Il
a dit qu’il ne connaissait pas Meehan, mais qu’il en
avait vu passer, des mouchards. Pour l’argent, par orgueil,
pour en finir avec la violence, par vengeance après une
punition de l’IRA ou pour avoir été écartés
du Mouvement. Il a dit tout avoir connu et vu. Et même, qu’il
avait récemment lu un livre écrit par un informateur.

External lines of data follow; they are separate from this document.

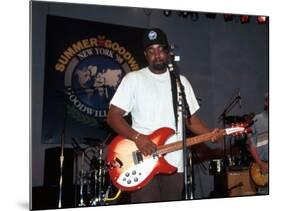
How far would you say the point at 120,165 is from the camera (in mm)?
3461

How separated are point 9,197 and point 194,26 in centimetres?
184

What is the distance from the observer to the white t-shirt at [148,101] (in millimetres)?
3516

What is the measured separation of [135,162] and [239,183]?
0.88 meters

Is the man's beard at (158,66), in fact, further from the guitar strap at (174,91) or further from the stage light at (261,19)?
the stage light at (261,19)

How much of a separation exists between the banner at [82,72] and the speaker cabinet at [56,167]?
0.27ft

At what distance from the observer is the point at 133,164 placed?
137 inches

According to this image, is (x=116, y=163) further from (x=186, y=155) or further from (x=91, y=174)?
(x=186, y=155)

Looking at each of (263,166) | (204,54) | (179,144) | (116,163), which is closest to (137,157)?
(116,163)

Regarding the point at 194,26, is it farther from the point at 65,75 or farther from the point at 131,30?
the point at 65,75

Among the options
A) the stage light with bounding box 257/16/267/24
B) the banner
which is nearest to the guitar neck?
the banner

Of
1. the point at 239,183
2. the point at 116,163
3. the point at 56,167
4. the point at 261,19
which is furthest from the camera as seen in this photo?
the point at 261,19

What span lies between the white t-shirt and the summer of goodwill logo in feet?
0.28

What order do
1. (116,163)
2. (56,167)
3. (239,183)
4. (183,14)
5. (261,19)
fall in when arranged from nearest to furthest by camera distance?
(56,167) < (116,163) < (183,14) < (239,183) < (261,19)

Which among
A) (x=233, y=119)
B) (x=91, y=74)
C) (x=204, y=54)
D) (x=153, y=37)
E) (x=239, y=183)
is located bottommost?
(x=239, y=183)
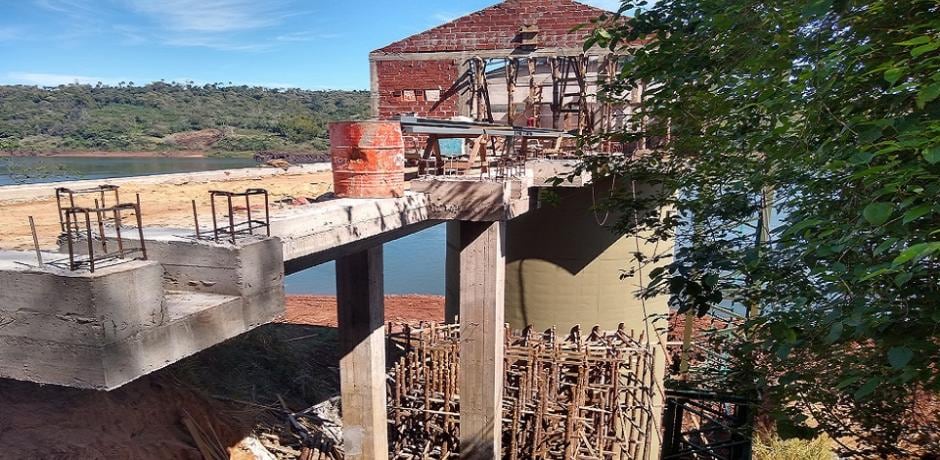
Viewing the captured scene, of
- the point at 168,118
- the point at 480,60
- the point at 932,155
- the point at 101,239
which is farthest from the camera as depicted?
the point at 168,118

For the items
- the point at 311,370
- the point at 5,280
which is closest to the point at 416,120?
the point at 5,280

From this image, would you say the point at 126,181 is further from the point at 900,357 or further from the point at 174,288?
the point at 900,357

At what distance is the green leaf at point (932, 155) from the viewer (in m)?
1.81

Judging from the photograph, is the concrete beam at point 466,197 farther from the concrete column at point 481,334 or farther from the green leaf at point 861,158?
the green leaf at point 861,158

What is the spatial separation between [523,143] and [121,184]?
6465 mm

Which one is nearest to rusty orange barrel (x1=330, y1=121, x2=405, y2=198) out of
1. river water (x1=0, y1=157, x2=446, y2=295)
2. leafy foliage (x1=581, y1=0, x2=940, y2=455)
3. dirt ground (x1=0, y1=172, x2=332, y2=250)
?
dirt ground (x1=0, y1=172, x2=332, y2=250)

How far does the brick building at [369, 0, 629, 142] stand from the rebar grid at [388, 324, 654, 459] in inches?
190

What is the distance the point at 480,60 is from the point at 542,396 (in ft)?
22.8

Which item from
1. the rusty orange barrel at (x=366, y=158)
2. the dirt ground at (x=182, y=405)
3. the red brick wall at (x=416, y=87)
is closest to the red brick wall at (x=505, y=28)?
the red brick wall at (x=416, y=87)

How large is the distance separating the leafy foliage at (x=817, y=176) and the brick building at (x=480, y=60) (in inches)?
256

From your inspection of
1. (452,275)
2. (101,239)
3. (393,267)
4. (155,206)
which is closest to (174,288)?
(101,239)

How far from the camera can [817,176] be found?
125 inches

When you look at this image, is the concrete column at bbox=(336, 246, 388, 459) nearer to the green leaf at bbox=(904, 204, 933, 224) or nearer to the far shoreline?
the green leaf at bbox=(904, 204, 933, 224)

En finissant sa bière, il a expliqué que les
Britanniques essayaient de séduire le traître, pas de
l’obliger. Il a dit qu’un bon traître était
un homme heureux, choyé, considéré par ses
nouveaux maîtres. Qu’il avait besoin de reconnaissance et
qu’on lui en donnait. Il a dit qu’un bon traître ne
pouvait pas haïr l’autre camp. Qu’on ne pouvait le
tenir ni par la force ni par le chantage. Que le chantage et la force
le rendaient volatil, versatile, fragile et sans valeur pour
l’ennemi. Il a dit ça et puis il a posé sa bière,
il nous a tourné le dos, il a haussé les épaules
et il est sorti en se demandant tout haut pourquoi il me racontait
ça.
Jack
était portier devant le
McDaids. J’avais
beaucoup bu. Il m’a laissé entrer quand même.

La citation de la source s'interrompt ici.